Deuxième consigne

Café Ferlucci. Premier jour de juillet

Café Ferlucci, dans ce qui était la boutique du chapelier. Sur ma petite table carrée, dans l’arrière-boutique, une tasse orange sur une soucoupe, avec un espresso allongé. Double. Amer. Chaud. Délicieux. Une autre table sous un miroir. Lui, casquette noire, ticheurte vert olive, et l’ordi, noir, ouvert devant lui. L’iPhone posé à côté. Des écouteurs dans les oreilles. Et les mains posées sur le clavier. Il faicebouque. Posé à la verticale contre la paroi, un bloc de feuilles lignées. Elle, cheveux noir, débardeur blanc, l’ordi, un iBook. Et ses mains elles aussi reposent sur le clavier. Parfois, elles bougent. De chaque côté du miroir, d’anciennes petites gravures encadrées. Derrière elle, une page de la Presse, la première du cahier Actuel, laminée. L’atelier des Caldaroni, un article de Nicolas Bérubé sur d’anciens commerces de Montréal.

Dans ce qui était la boutique. De la première table, je n’aperçois que le distributeur de serviettes de papier qui cache à demi le pot de verre du sucre, et un iBook ouvert. Sous la table, une paire de jambes féminines, croisées, chaussées de sandales dorées. À la table suivante, un jeune homme, cheveux courts, les deux pouces sur son téléphone posé sur ses cuisses, ou alors les mains tiennent un crayon et griffonnent quelques notes sur un petit carnet. Un verre de jus de fruits presque vide. Tout au fond, à la table le long de l’étroite vitrine, une femme aux longs cheveux noirs coiffés en deux tresses sages.

Le premier, à la casquette noire, ôte ses écouteurs. Il se lève. Se déplie. Cela ne lui semble pas être si facile. Il fait trois pas. Revient. S’assoit.

Au-dessus du miroir, une petite fenêtre carrée éclaire la pièce. À gauche comme à droite, accrochées aux lambris de bois peint de blanc, deux formes de bois, souvenir du chapelier… et cireur de chaussures.

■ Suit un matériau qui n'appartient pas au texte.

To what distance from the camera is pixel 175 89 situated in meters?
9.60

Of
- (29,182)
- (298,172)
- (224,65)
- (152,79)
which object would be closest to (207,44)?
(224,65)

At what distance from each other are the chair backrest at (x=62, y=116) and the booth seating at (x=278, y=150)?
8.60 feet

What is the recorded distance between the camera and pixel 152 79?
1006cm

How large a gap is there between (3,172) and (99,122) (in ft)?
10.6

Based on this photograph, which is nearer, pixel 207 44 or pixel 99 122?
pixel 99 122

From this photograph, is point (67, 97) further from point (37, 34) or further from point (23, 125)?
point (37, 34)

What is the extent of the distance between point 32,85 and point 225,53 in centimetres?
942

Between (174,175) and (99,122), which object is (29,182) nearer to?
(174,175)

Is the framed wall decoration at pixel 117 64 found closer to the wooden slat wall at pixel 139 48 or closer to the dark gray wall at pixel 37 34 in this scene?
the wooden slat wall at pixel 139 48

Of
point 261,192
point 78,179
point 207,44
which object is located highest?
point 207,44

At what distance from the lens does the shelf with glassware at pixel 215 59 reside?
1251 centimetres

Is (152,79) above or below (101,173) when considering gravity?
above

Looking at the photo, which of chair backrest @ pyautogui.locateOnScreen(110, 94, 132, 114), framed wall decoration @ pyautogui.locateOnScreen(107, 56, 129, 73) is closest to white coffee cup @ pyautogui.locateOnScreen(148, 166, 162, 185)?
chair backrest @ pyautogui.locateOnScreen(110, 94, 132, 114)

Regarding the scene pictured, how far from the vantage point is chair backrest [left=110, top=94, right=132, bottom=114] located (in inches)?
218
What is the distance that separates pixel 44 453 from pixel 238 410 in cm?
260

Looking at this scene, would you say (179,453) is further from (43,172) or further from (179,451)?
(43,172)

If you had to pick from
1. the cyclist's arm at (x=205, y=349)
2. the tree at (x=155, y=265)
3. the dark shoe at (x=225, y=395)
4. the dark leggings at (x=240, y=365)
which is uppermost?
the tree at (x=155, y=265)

Café via Berri, le même jour. Là aussi, la fête est absente. La tasse est blanche. Plus grande. Et s’il y a plus de café, il est moins amer, tout aussi chaud… et moins goûteux. Les notes d’un piano jazz accompagnent le bruit gris de la ventilation. Trois clients, tous devant un ordinateur. Sous le grand écran derrière moi, un homme déjà âgé. Un autre se tient sous une toile immense de Mariluna Martel. Le grand bleu. Un portrait de femme. Lui porte un survêt à capuche gris rayé de blanc. À l’autre bout, à une table faisant face à la vitrine, ticheurte jaune et gros casque noir couvrant les oreilles. Cheveux très courts. Le barista est assis à la plus grande des tables. Sur celle-ci, près de la vitrine, un petit vase blanc avec quatre bambous. Il reste plus d’une vingtaine de sièges libres ! Sur le trottoir, près du panneau d’arrêt, deux signaux temporaires, oranges, tous deux montrant un vélo et, au-dessous, en capitales, le mot détour. En dessous, l’un indique Berri et l’autre Piste cyclable de Castelnau. Le café de Ferlucci est meilleur.

Mardi. Neuf heures. Café Larue, sur Jarry. Pas de journaux. À la station Jarry, ni Métro, ni 24 heures. Le Devoir est absent des tables du café. Je ne suis pas seul avec un petit carnet. De biais face à moi, une jeune femme. Petite robe d’été gris pâle, aux fines lignes blanches, horizontales sur le devant et verticales dans le dos. Sur la table, un muffin à demi mangé et un café latte dans un verre. Le téléphone dans la main. Le cahier est ouvert. Quelques notes sur la page de gauche. Une carte de visite posée sur ces mots. Elle se lève, va à la porte. Elle téléphone. Au comptoir, cela défile. Elle revient s’asseoir. L’appareil a des rayures rouges et blanches. Elle écrit avec une pointe Bic bleue. Tient le téléphone de la main gauche collé à l’oreille droite. Elle prend une morce du muffin, l’appareil coincé entre la joue et l’épaule. Elle écrit sur la page de droite, de courtes lignes serrées. Un mince ruban rouge vif sert de signet. Elle boit une gorgée de café. Le verre est presque vide. La mousse y dessine une dentelle abstraite. Elle parle. Elle possède une jolie voix. Elle a les cheveux courts. Elle sort, laissant le reste du muffin et le verre vide sur la soucoupe bleue. Je bois la dernière gorgée de café et ne tarderai pas à suivre son exemple.

Elle n’était pas partie. Elle s’était assise au soleil sur le banc devant le café. Il fait déjà chaud.